Well, it's over. For 73 years a Chalberg has been associated with the two-year school movement in Minnesota. That's now at an end. And, yes, it once was a movement, even if it hasn't been for quite a while.

Part of the movement idea was embedded in the original designation of "junior college." And a perfectly reasonable and accurate descriptor that was. It's long since given way to "community college."

Whether junior or community, full-fledged colleges they are not. Nor have they previously pretended to be — or aspired to become. And yet the pretense is increasingly there. In all kinds of ways and for all sorts of reasons, "community" is gradually being jettisoned.

Quicker and easier — and more pretentious — though it may be, something gets lost in the transition to just plain "college." Part of that something is the idea of a movement to offer lower-division college courses to primarily first-generation college students whose families could not afford to pay the going rate for a four-year residential college. And that was at a time when the "going rate" was a pittance compared to today.

My father was one of the pioneers of this movement in Minnesota. He was also a community leader. I am neither. It's always been the classroom for me, whether actual or, more recently, virtual.

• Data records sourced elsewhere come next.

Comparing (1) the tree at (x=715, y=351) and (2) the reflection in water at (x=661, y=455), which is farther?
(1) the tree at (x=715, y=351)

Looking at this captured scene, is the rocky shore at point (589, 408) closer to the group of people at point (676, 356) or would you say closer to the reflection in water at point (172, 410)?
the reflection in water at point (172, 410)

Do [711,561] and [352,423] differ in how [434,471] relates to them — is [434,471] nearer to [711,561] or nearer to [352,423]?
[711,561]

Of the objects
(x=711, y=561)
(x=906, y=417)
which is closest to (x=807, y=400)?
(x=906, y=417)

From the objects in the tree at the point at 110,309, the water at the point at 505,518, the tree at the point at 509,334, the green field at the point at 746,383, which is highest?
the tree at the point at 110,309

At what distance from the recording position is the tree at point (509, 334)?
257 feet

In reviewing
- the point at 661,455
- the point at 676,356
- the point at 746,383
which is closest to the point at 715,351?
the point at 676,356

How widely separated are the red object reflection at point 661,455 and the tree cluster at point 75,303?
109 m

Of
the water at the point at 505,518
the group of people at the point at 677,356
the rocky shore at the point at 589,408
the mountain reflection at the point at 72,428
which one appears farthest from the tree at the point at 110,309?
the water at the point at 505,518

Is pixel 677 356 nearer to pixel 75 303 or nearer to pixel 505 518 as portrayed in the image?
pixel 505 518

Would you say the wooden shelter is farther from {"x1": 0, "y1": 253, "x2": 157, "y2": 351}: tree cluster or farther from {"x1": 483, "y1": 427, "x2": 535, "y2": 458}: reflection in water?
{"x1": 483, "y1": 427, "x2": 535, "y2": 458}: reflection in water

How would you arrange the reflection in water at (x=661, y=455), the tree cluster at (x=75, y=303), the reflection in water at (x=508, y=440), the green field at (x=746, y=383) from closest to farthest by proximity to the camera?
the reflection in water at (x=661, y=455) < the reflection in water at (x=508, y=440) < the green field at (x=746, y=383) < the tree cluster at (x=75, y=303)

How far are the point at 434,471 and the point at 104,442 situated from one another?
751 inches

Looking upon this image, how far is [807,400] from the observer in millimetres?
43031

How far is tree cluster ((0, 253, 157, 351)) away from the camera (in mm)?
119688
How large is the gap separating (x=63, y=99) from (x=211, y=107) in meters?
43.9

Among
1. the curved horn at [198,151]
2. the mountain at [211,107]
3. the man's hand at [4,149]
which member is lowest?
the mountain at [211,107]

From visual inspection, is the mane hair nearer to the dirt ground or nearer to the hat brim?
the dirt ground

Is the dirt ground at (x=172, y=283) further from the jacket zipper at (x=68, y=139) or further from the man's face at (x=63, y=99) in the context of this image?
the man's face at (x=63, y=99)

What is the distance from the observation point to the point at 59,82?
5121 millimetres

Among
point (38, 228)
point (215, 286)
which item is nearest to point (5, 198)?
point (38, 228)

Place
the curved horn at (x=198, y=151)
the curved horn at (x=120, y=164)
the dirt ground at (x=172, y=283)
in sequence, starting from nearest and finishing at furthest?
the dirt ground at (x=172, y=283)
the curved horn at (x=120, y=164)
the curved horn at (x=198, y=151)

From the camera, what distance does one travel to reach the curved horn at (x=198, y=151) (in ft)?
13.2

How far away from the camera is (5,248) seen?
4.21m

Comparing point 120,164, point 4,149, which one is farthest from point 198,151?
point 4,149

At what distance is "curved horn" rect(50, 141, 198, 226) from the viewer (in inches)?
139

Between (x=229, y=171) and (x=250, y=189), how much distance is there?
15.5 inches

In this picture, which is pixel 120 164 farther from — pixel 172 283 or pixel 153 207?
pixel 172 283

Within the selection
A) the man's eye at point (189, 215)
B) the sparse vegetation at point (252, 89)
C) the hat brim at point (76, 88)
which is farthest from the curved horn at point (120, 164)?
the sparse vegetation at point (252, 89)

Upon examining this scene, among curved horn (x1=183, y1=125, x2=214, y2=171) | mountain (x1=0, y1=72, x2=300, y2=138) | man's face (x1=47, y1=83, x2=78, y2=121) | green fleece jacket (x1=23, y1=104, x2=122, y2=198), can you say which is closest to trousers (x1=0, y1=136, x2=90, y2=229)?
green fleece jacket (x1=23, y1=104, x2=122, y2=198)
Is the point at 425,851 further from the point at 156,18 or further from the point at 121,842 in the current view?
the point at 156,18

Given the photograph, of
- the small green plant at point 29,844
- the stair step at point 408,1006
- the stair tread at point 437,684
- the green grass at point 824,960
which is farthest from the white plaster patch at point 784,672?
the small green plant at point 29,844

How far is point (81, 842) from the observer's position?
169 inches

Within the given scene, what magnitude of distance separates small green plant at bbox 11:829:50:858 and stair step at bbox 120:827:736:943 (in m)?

I can say with both pride and assurance that my father did a good job. Did I? It's hard to know. The teaching process was a mystery to me when I began; it remains a mystery to me as I depart. I certainly tried to interfere in the lives and minds of my students. Of course, I wanted them to do well. Of course, I felt an obligation to them. But I also felt an obligation to the discipline of history. And sometimes those duties collided.

As I look back on it all, I find myself asking another question to which I have no answer: How many students truly take advantage of what our two-year colleges have to offer?

What do I mean by truly taking advantage? I can only answer with another question: Do they make education a priority? Years ago a dean speculated out loud to me that for most of our students, school ranked third, behind work and social life, on their list of priorities.

Given that likely reality, was it a mistake for the state to fund and institutionalize what began as a grass-roots, even populist idea, a project initially undertaken by local school boards across the state? No. The two-year college was a bargain three-quarters of a century ago, and, relatively speaking, it remains that today.

And tomorrow? Some day in the not-too-distant future the education bubble will burst. A futurist I am not, but of that much I am quite certain. I'm also of a mind to suggest that such a bursting will eventually prove to be a good thing for the country at large, as well as for students and their families.

In addition, it will be an especially good thing for the two-year college, which was never overpriced in the first place and has not been seriously overextended along the way.

The two-year college will not only survive, but may well flourish — and in ways that are reminiscent of its original movement spirit. Its success will likely depend upon the work of a new generation of pioneers. I was not that. Instead, I simply benefited from the spadework of others — and from what I expect will be looked back upon as the flush years of a bygone time.

In all likelihood, genuinely tough times are ahead for higher education. That's not necessarily a bad thing. Tough times can be good times, especially if they produce real pioneers, pioneers like my father who built a junior college on a shoestring and offered real, if limited, opportunities to students with big dreams and little money.

A lot was once done with not a lot of money. Time will tell if it can be done again.

John C. "Chuck" Chalberg graduated from Brainerd Junior College and recently retired from Normandale Community College.